Después de un largo rato, el silencio en la habitación de Leonardo solo era interrumpido por el suave sonido de la nieve cayendo afuera y la quietud de la noche que ya se había instalado por completo. Estábamos en el suelo, con los cuerpos juntos, abrazados, y yo no podía evitar pensar en todo lo que había pasado en las últimas horas. Cómo las cosas entre nosotros habían cambiado tan rápidamente, y cómo, a pesar de la distancia emocional que él mantenía, yo seguía aquí, junto a él, sin querer irme.
Mi voz, suave, cortó el aire:
—Llévame contigo a California. A visitar a la familia de Luis... Quiero darles el collar, el que le perteneció a él.
Leonardo no se movió, sus ojos fijos en el techo, como si se estuviera enfrentando a un dilema interno.
—No voy a regresar a Nueva York —dijo, finalmente, con su tono serio y distante—. Desapareceré poco después. No te hagas ilusiones.
Mis dedos jugaron con la tela de su camiseta, sintiendo el leve tirón de su cuerpo hacia un lado, una señal de incomodidad. Pero no quería rendirme. Quería que se abriera, quería entenderlo más allá de sus palabras frías.
—¿Y si encuentras algo... algo que te diga quién eres realmente? ¿Vas a seguir en el mismo camino, ignorándolo todo? —pregunté, mis ojos fijos en los suyos, buscando una respuesta.
Por un momento, sus ojos se encontraron con los míos, pero rápidamente los desvió.
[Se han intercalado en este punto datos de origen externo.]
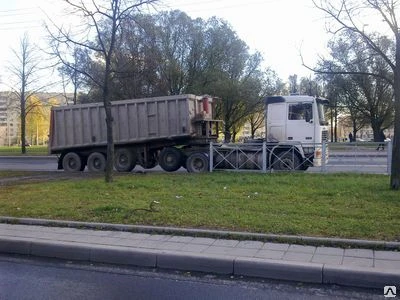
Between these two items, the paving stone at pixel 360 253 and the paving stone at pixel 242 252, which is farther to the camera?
the paving stone at pixel 242 252

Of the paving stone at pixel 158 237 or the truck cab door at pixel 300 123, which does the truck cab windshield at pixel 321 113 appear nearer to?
the truck cab door at pixel 300 123

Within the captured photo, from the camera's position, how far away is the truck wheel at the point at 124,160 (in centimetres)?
2050

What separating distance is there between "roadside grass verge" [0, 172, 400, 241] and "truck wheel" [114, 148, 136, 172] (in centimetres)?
675

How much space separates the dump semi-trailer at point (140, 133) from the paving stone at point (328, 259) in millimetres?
13240

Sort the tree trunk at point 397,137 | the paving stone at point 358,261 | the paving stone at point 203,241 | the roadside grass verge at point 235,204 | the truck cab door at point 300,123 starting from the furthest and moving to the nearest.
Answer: the truck cab door at point 300,123
the tree trunk at point 397,137
the roadside grass verge at point 235,204
the paving stone at point 203,241
the paving stone at point 358,261

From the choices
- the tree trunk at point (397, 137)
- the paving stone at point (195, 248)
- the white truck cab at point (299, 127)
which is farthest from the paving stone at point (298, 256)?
the white truck cab at point (299, 127)

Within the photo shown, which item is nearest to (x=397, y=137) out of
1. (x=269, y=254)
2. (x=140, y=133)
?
(x=269, y=254)

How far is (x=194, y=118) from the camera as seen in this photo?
1958 cm

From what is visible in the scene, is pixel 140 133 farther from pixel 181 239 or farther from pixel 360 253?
pixel 360 253

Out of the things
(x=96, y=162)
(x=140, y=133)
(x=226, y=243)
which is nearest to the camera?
(x=226, y=243)

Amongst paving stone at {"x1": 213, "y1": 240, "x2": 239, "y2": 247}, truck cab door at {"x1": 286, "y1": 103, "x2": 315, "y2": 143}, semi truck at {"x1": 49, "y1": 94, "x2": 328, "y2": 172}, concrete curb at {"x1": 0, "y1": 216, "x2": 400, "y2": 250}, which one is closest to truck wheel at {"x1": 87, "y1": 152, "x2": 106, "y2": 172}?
semi truck at {"x1": 49, "y1": 94, "x2": 328, "y2": 172}

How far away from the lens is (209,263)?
584 cm

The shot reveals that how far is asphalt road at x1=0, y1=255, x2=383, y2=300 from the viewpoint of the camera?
16.4 ft

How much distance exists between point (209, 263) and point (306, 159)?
40.0ft
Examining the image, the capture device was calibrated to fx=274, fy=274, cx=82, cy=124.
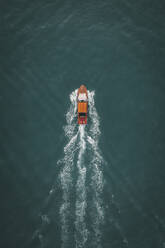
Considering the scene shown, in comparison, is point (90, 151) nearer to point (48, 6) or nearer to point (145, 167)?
point (145, 167)

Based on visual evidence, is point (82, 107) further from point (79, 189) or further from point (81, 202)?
point (81, 202)

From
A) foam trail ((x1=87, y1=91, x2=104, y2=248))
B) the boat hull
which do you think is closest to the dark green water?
foam trail ((x1=87, y1=91, x2=104, y2=248))

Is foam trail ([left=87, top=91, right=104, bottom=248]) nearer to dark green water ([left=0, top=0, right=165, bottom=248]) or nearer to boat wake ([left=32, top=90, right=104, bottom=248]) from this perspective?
boat wake ([left=32, top=90, right=104, bottom=248])

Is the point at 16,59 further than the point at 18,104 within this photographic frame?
Yes

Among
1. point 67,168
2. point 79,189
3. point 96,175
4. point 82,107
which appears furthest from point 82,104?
point 79,189

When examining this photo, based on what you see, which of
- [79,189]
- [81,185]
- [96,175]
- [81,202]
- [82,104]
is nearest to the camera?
[81,202]

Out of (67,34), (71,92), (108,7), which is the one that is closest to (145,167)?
(71,92)
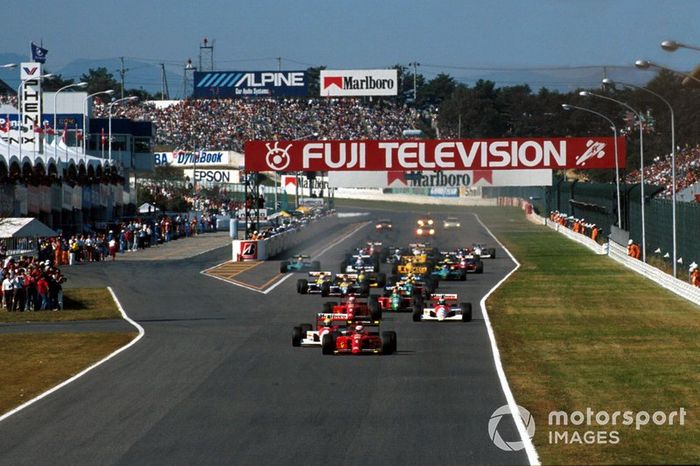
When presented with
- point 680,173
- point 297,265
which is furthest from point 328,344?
point 680,173

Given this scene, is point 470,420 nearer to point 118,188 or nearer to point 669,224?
point 669,224

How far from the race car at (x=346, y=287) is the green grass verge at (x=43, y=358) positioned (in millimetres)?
9865

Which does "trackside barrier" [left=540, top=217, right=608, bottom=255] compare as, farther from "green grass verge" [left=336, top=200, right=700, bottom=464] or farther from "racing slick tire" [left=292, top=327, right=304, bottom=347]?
"racing slick tire" [left=292, top=327, right=304, bottom=347]

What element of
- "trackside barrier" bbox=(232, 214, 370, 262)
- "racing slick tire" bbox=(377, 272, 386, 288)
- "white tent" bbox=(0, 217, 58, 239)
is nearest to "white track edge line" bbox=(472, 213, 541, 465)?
"racing slick tire" bbox=(377, 272, 386, 288)

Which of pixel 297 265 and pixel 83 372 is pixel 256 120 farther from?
pixel 83 372

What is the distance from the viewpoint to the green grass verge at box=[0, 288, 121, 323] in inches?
1511

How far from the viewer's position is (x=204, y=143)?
14438 cm

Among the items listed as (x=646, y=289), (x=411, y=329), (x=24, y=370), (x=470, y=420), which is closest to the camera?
(x=470, y=420)

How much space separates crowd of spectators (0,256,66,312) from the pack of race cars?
831 centimetres

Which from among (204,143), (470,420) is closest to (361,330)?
(470,420)

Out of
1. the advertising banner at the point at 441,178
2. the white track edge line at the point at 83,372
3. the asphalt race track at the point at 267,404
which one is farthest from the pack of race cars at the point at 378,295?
the white track edge line at the point at 83,372

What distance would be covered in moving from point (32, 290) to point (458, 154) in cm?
2122

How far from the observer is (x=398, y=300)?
3734 cm

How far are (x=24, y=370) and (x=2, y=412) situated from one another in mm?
5711
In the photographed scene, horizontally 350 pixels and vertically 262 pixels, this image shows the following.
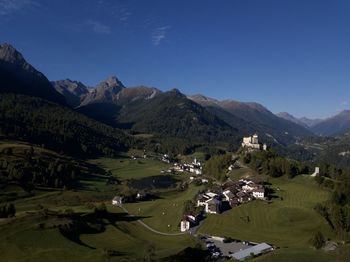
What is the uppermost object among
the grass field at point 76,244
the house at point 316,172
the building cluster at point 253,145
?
the building cluster at point 253,145

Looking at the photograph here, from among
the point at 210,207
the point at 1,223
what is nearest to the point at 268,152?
the point at 210,207

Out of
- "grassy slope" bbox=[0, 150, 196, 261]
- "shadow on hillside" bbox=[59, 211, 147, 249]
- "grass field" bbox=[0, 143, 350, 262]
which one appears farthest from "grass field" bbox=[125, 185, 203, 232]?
"shadow on hillside" bbox=[59, 211, 147, 249]

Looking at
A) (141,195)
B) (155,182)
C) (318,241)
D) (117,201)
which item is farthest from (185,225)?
(155,182)

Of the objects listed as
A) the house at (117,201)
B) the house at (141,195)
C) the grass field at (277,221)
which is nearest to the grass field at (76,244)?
the grass field at (277,221)

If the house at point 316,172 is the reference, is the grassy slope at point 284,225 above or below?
below

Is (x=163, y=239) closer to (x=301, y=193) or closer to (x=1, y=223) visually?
(x=1, y=223)

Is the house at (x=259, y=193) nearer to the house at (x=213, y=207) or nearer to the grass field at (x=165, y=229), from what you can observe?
the grass field at (x=165, y=229)

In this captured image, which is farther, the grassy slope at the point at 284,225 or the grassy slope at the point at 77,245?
the grassy slope at the point at 284,225
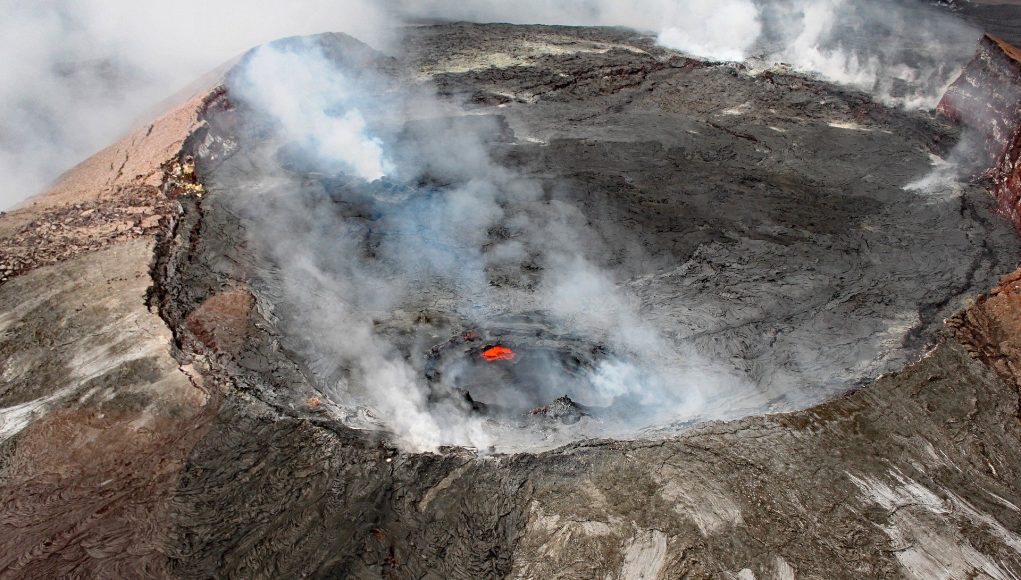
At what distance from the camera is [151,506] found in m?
5.75

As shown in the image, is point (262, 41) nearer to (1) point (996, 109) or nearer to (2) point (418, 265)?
(2) point (418, 265)

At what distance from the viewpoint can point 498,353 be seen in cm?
880

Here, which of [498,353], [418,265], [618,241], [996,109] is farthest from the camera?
[996,109]

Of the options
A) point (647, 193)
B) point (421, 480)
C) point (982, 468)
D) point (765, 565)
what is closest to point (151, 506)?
point (421, 480)

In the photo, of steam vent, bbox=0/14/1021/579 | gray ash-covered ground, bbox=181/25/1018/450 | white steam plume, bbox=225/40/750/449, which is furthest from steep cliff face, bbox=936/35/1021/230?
white steam plume, bbox=225/40/750/449

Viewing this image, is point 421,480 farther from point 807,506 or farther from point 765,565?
point 807,506

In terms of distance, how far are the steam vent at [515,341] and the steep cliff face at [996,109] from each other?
2.9 inches

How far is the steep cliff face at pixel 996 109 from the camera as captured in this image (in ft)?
37.5

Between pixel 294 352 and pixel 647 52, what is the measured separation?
49.3ft

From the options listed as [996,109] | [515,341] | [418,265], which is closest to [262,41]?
[418,265]

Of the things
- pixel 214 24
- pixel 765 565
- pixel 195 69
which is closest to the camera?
pixel 765 565

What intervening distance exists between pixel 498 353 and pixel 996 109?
12246 millimetres

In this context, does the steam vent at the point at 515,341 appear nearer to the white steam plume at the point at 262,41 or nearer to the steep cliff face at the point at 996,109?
the steep cliff face at the point at 996,109

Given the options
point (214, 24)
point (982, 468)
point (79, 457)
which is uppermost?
point (214, 24)
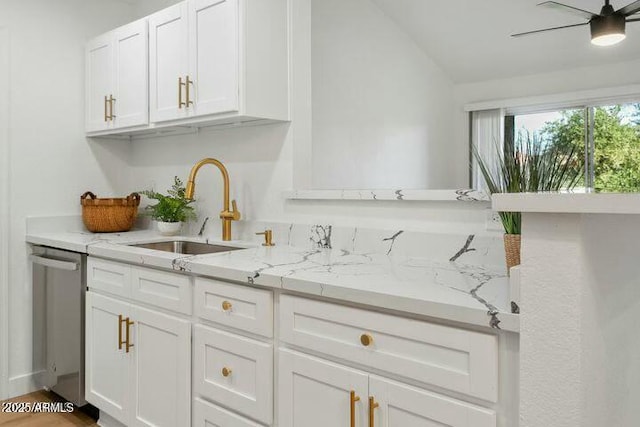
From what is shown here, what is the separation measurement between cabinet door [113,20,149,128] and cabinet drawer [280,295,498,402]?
1.59 m

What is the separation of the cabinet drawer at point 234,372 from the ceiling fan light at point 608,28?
306cm

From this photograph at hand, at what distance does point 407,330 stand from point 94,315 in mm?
1641

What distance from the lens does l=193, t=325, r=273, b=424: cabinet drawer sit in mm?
1498

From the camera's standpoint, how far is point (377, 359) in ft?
4.02

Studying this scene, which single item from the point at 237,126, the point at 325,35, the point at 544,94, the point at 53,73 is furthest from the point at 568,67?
the point at 53,73

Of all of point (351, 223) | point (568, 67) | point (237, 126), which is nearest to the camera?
point (351, 223)

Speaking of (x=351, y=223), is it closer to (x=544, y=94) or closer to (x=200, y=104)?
(x=200, y=104)

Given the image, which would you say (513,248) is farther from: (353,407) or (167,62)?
(167,62)

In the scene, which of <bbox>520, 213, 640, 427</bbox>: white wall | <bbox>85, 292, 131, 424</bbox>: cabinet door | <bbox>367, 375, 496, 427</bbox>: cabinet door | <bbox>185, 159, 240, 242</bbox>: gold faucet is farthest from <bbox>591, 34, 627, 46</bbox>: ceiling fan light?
<bbox>85, 292, 131, 424</bbox>: cabinet door

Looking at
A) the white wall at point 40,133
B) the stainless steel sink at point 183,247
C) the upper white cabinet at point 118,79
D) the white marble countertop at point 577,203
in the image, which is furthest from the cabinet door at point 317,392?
the white wall at point 40,133

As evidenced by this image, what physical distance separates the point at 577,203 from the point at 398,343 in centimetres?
55

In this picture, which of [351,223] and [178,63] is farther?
[178,63]

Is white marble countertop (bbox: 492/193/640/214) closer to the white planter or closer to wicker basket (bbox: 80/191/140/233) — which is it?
the white planter

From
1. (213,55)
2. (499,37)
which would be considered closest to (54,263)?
(213,55)
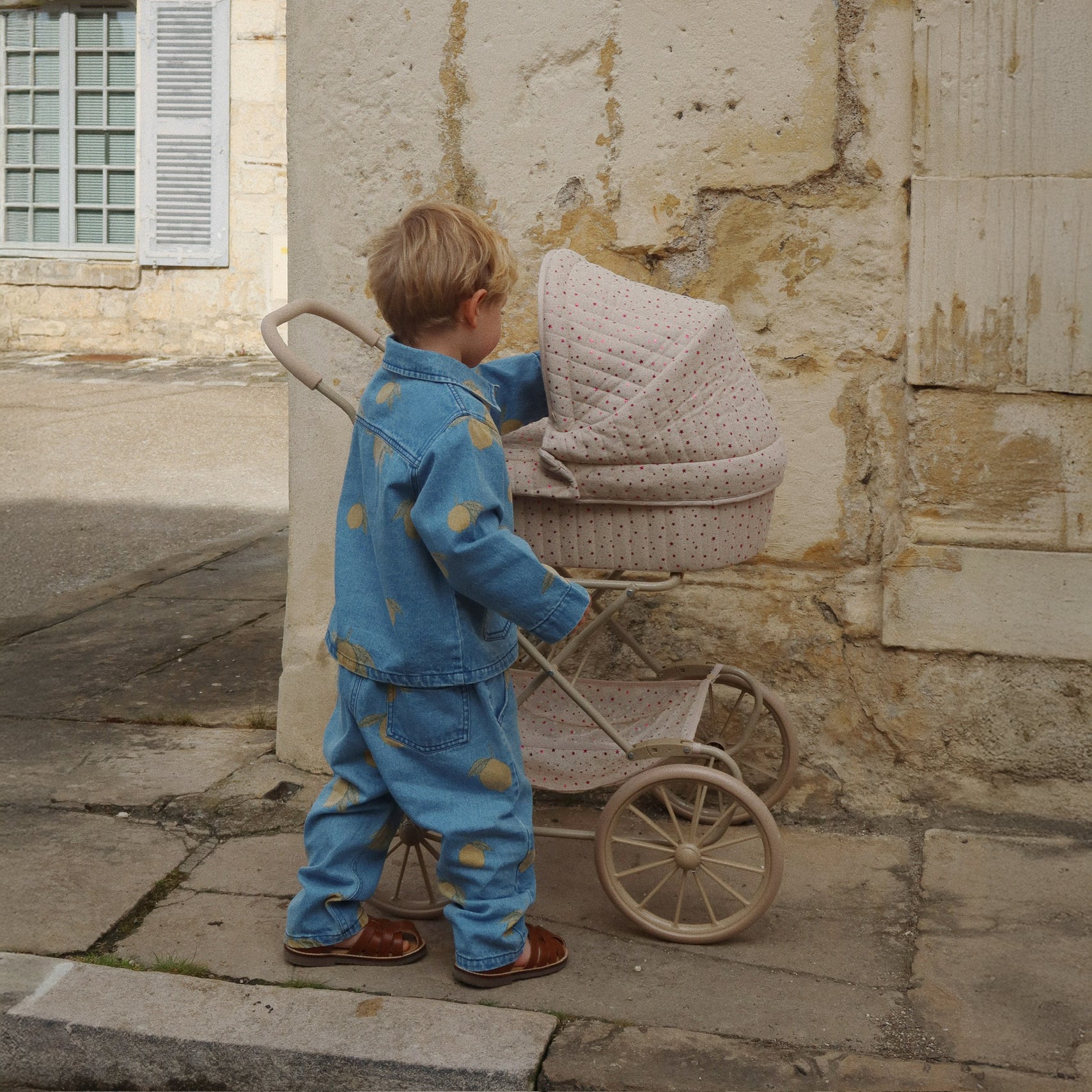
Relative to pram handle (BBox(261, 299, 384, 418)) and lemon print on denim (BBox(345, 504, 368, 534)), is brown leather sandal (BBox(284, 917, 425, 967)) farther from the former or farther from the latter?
pram handle (BBox(261, 299, 384, 418))

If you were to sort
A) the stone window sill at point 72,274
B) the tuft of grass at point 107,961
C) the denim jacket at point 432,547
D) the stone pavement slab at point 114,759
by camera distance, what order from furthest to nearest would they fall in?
the stone window sill at point 72,274 < the stone pavement slab at point 114,759 < the tuft of grass at point 107,961 < the denim jacket at point 432,547

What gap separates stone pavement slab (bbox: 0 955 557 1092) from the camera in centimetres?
220

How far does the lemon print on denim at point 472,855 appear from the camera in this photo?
94.7 inches

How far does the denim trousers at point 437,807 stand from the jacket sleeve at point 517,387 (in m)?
0.56

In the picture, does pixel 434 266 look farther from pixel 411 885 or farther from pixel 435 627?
pixel 411 885

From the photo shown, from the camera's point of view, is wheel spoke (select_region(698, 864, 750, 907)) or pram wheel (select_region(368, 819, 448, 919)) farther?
pram wheel (select_region(368, 819, 448, 919))

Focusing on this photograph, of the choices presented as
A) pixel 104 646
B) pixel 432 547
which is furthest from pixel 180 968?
pixel 104 646

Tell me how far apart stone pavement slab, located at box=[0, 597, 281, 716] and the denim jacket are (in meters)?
1.89

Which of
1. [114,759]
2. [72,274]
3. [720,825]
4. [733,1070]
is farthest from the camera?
[72,274]

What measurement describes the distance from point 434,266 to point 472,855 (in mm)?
1034

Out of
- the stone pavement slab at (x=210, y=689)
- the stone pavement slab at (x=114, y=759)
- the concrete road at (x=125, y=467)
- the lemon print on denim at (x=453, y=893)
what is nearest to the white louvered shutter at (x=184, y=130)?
the concrete road at (x=125, y=467)

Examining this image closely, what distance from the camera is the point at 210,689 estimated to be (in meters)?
4.16

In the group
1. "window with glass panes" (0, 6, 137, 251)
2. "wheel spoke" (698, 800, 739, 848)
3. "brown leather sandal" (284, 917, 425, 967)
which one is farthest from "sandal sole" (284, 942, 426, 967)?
"window with glass panes" (0, 6, 137, 251)

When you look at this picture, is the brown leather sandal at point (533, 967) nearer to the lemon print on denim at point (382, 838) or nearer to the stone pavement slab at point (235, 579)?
the lemon print on denim at point (382, 838)
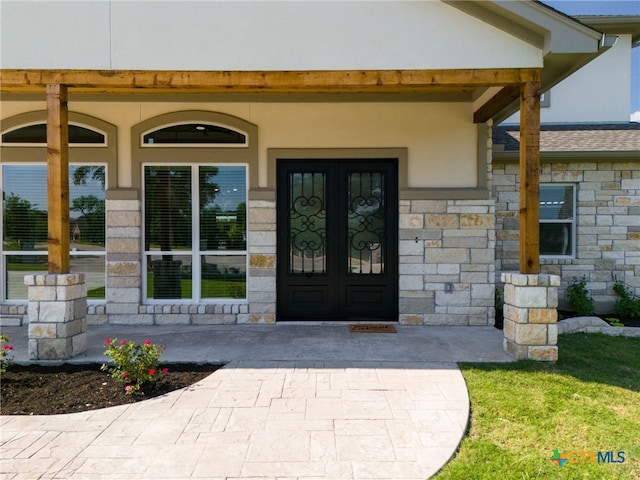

Su rostro estaba cargado de dudas, pero no decía nada.
Esa inseguridad en sus ojos me dolía. Quería que hablara, que me dijera lo que sentía, lo que pensaba.
—¿Y qué pasa conmigo? —dije suavemente, sintiendo que mi corazón se apretaba al pronunciar esas palabras—. ¿Aun teniéndome aquí, planeas irte? ¿Así, sin más, sin mirar atrás?
No recibí respuesta. Sólo el eco de mi propia pregunta flotó en el aire, llenando el espacio entre nosotros. Me aferré a él, abrazándolo más fuerte, como si mi propio cuerpo pudiera ofrecerle la seguridad que él no sabía cómo pedir.
—Te amo, Leonardo. —La frase salió de mis labios una vez más, con una intensidad que no podía ocultar, que ni siquiera sabía si él entendía—. Y no te voy a dejar ir, no sin luchar.
Sentí cómo su cuerpo se tensaba en mis brazos, como si la palabra —luchar— lo aterrara, como si se sintiera atrapado en algo que no quería aceptar. Pero no me aparté, no dejé que se alejara, aunque sabía que, de alguna manera, él aún no estaba listo para recibir mi amor.
Finalmente, después de un largo silencio, él dejó escapar un suspiro. No dijo nada. Pero, por un instante, su cuerpo pareció relajarse un poco, como si mi abrazo le diera algo de consuelo.
—No quiero que sufras por mí... —dijo, tan bajo que casi no lo escuché.
Lo miré a los ojos, sosteniendo su mirada con la mía.
—Ya lo hago. Pero no me voy a arrepentir —respondí con firmeza—. No voy a dejarte ir sin importar lo que pienses de esto.
Él cerró los ojos, la batalla interna que libraba consigo mismo claramente visible en su rostro. Y aunque no decía nada más, sabía que, al menos por esta noche, me tenía a su lado. Y eso, por ahora, era suficiente.